No Monopoly on Truth

by Rev. John R. Mabry, Ph.D.

April 2006

Rev. Dr. John Mabry

Homily for a CHI Ordination

Last month, I made my first sojourn to Jerusalem. It was an experience that was exactly what I had hoped for, but not at all what I expected. I could easily speak for an hour about what surprised me, but for our purposes today, I’ll only tell you about a couple of things.

Wherever you stand in Jerusalem, the crowning jewel of that beautiful city is the Dome of the Rock, one of the most important mosques in Islam. People had told me it was a must-see attraction. But I soon discovered it would not be so easy. There are about five entrances to the courtyard in which the mosque stands, but the armed guards stationed at those entrances would not allow me to pass. They said the only entrance I could use was on the other side of the city, by the wailing wall.

Dome of the Rock, Jerusalem, photo by Chris Flook

So I went to the Wailing Wall and passed through the equivalent of airport security, and finally found myself in the courtyard alongside a gaggle of other tourists. The Dome of the mosque shone gold in the sun, and I marveled at the calligraphy that covers nearly every inch of the exterior of the building. However, I was disappointed when I got to the door. They would not let me enter the building, they told me in halting, broken English, because I was not a Muslim.

I was crushed. I wish I had known one phrase in Arabic, because I would have dropped to my knees and declared, “There is no God but God, and Mohammad is his prophet!” The willingness to utter this one sentence is, as I understand it, the only requirement for becoming a Muslim, and I would have done it if I had known it in their sacred tongue. But I’m pretty sure that for that gatekeeper “Muslim” was pretty synonymous with “Palestinian”, and the puffy white Irish-looking guy with the Franciscan tonsure was not going to be fooling anybody.

It made me sad. The Dome of the Rock is one of the glories of Islam—it speaks to the whole of the world of Islam’s beauty, power, and transcendence. It calls to all people, saying, “Come, taste, and see that Allah is good!”

I was reminded of the scene in the lost Gospel of Thomas where the religious authorities are refusing to minister to those people they do not consider worthy of their instruction. And Jesus, who, as we all know, could really get his righteous indignation on when he wanted to, says, “Curse you, Pharisees! You are like dogs guarding the water trough! You neither drink nor allow anyone else to do so!”

This is not just a Muslim phenomenon, of course. Nor is it a Jewish one. Or a Christian one. Any faith that has regarded itself as the One True Way has defined itself as much by who was left out as by who was allowed in. The unfortunate truth is that, at one time or another, this has been true of most faiths.

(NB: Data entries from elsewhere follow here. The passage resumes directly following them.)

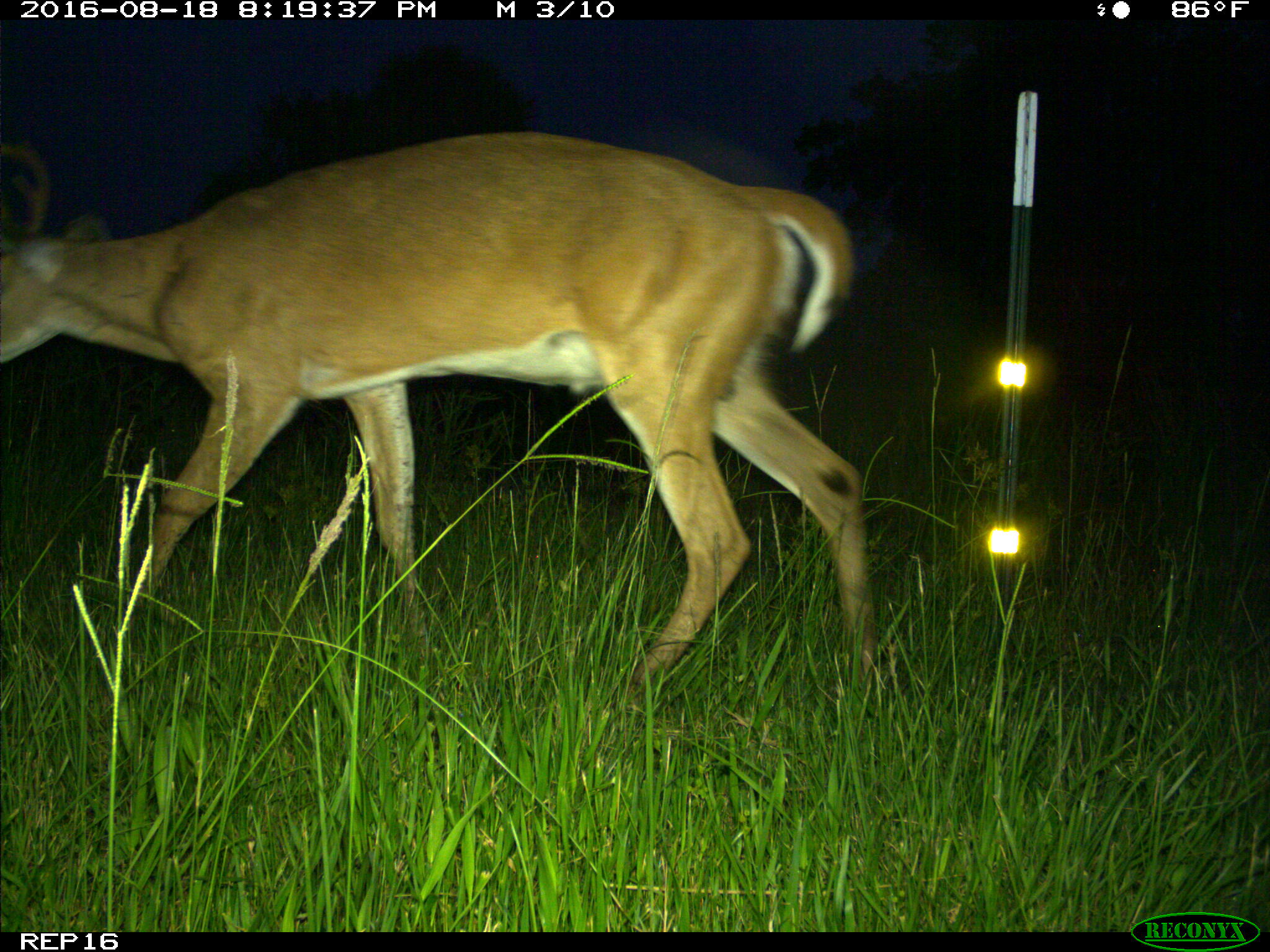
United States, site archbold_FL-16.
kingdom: Animalia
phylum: Chordata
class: Mammalia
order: Artiodactyla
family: Cervidae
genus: Odocoileus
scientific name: Odocoileus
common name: deer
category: unidentified deer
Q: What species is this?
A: Unidentified deer (deer) (Odocoileus).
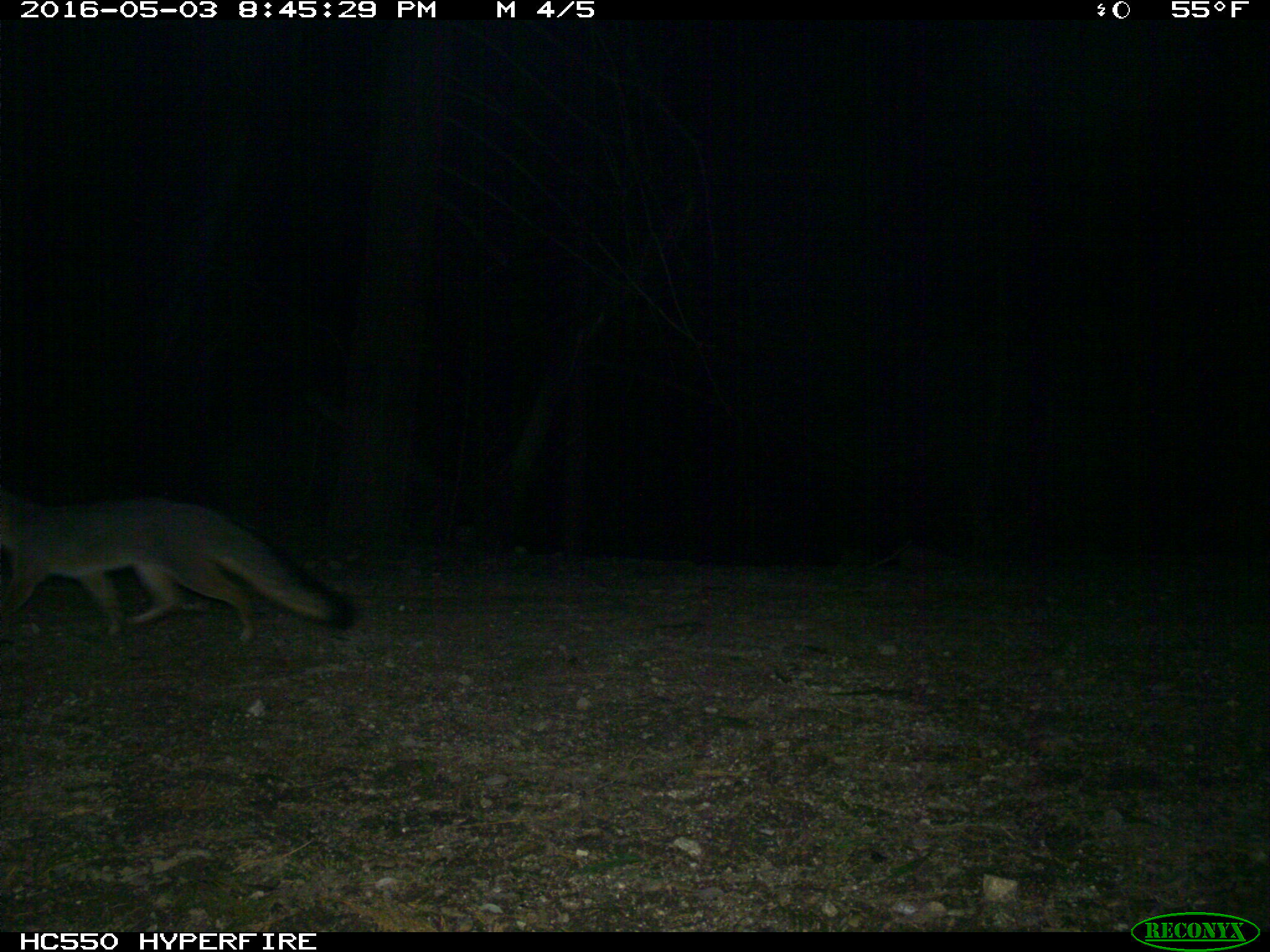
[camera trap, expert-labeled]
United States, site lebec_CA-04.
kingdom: Animalia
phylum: Chordata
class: Mammalia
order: Carnivora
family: Canidae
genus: Urocyon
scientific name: Urocyon cinereoargenteus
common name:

This is what makes the Chaplaincy Institute, and the Interfaith movement we are so proud to be a part of, so special, so vital, so important. Our students are standing up in the marketplace, they are going against the grain, they are bearing witness to a world that defines itself by those who have and those who have not, those what are in and those who are out, and are prophetically proclaiming that one divine, sublime truth that all religions know but have such a hard time embracing: there are no outsiders. There is no “them,” and there is no “us.”

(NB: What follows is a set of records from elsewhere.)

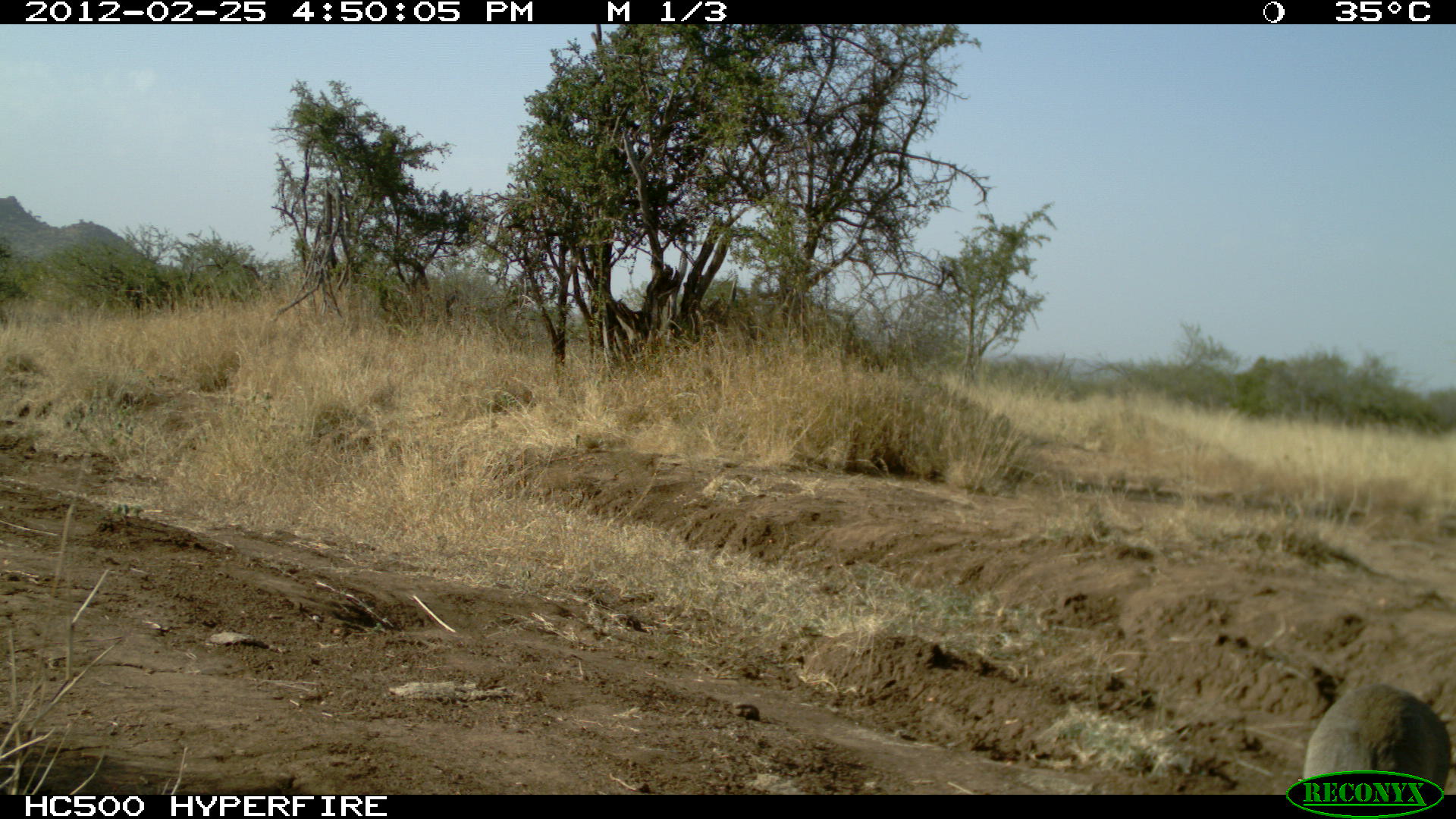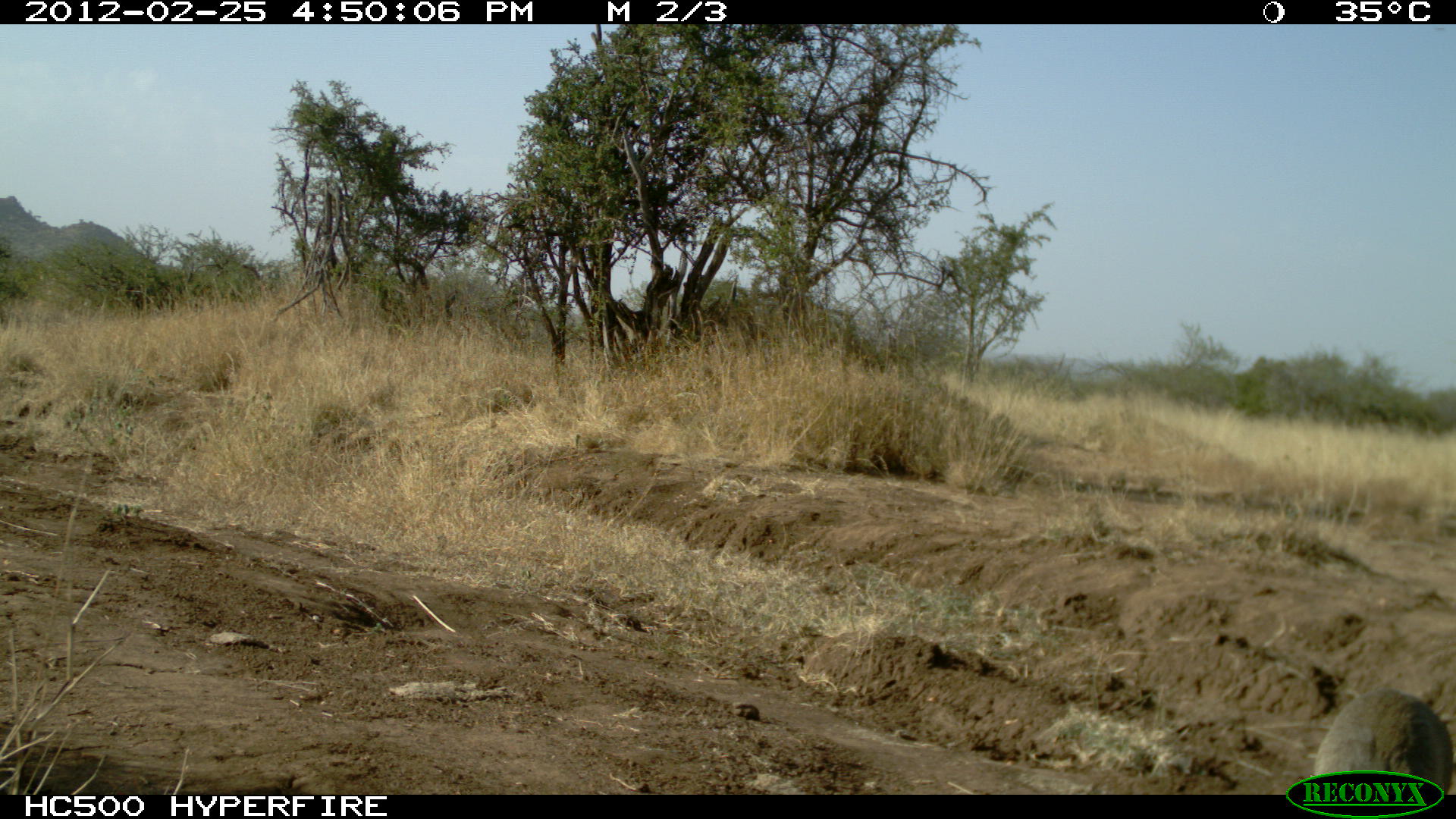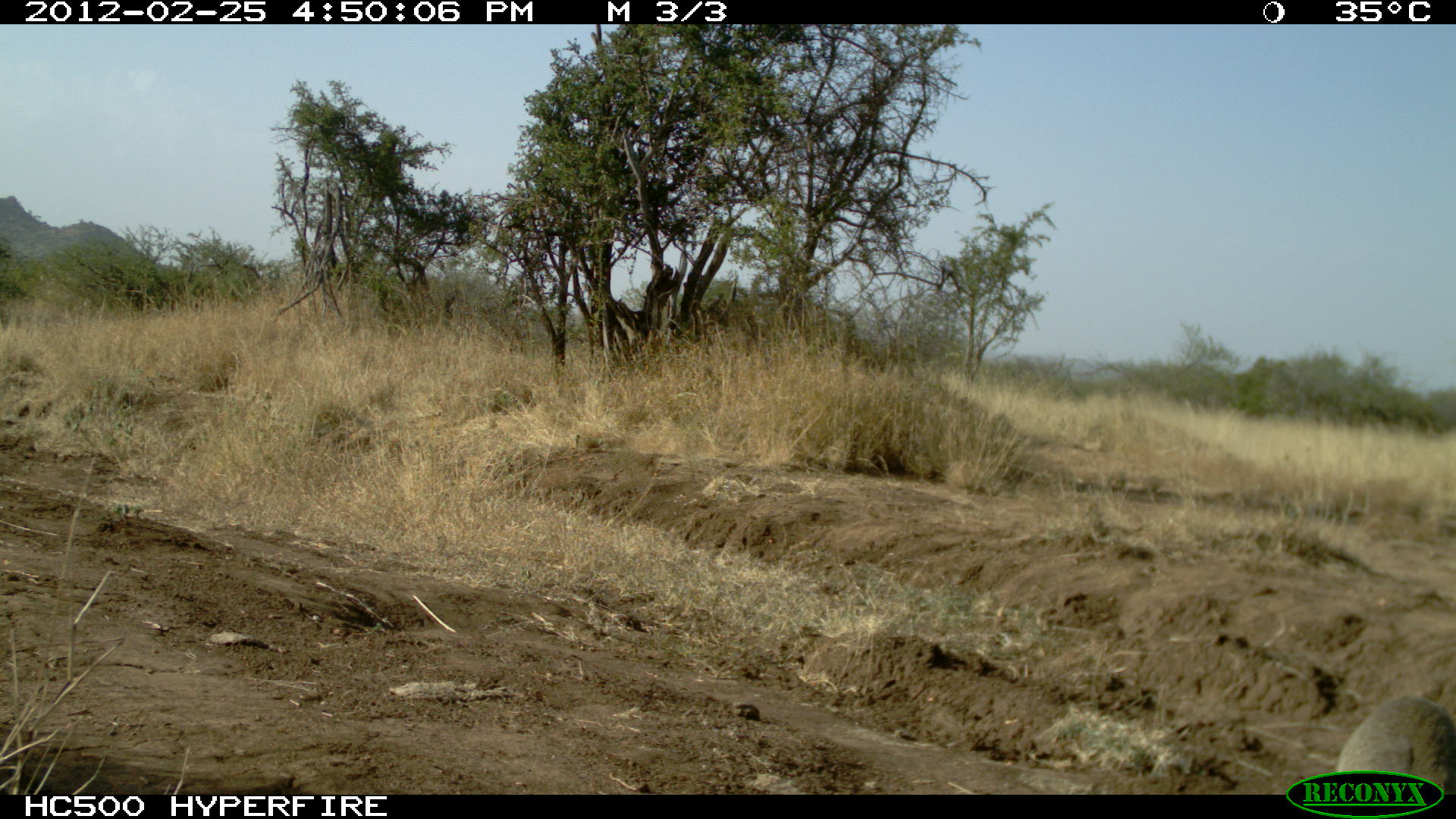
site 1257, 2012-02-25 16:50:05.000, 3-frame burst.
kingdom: Animalia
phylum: Chordata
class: Mammalia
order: Artiodactyla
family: Bovidae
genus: Madoqua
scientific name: Madoqua guentheri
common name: günther's dik-dik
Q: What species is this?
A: Madoqua guentheri (günther's dik-dik).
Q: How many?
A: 1.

For many people it is uncomfortable to hear that no religion has a monopoly on truth, or wisdom, or salvation. Discomfort can be a good thing.

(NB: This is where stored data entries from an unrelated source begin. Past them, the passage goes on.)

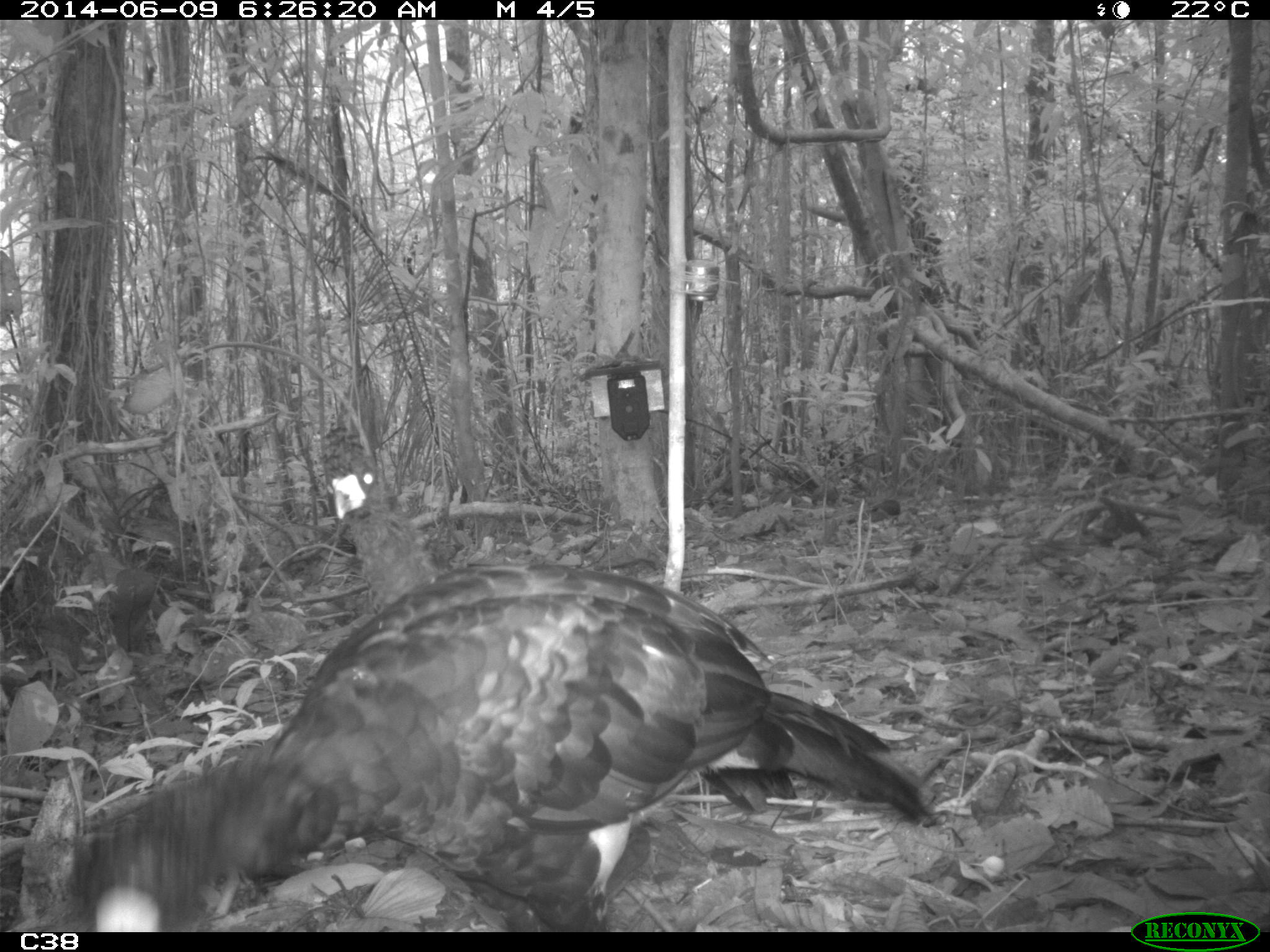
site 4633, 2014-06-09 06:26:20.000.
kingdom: Animalia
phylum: Chordata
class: Aves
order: Galliformes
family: Cracidae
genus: Crax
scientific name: Crax alector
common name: black curassow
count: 2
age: adult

Our graduates are looking to bring the light of faith and the balm of peace both to those who believe they deserve it, and those who have always been excluded—and to do it without distinction. In this way they are a witness to the world, to our leaders, and to the religious authorities: that divinity is the birthright of all peoples, regardless of religion, or race, or economic status, or gender or sexual orientation, or mental health, or physical health, or even criminal record.

We are calling off the dogs, and inviting everyone to take a drink. Because Allah is good, Adonai is tasty, Brigit is delicious, Jesus is sweet, Shiva is sublime, Buddha is the bomb, Zarathustra is muy gusta.

One other thing that surprised me on the trip. The Church of the Holy Sepulchre is the most holy shrine in all of Christendom. Over here is the spot where Jesus was crucified. Over there the place where he was laid in the tomb. But this church is shared by four different Christian denominations, each of which claim one corner for themselves. Each distrusts all of the others, and they watch each other like hawks for the smallest infraction upon their “turf.” But none of them hold the key to the building. The key is held by a Muslim family, a neutral party, whose responsibility has been, for the last thousand years, to unlock the building in the morning, and secure it again at night.

For me, this is interfaith in a nutshell. As each faith has traditionally guarded the divine as its own special property, the key is held by none of them. The Interfaith movement has a special responsibility: to throw open the doors, and invite all people in. Our ordinands, in each of their own ministries, are already doing that. Our ordained clergy are doing it everyday in a hundred different places.

Thank you for being here, families, friends, partners, loved ones. Thank you for supporting the Ordinands. They can’t do it without you. And this work so needs to be done.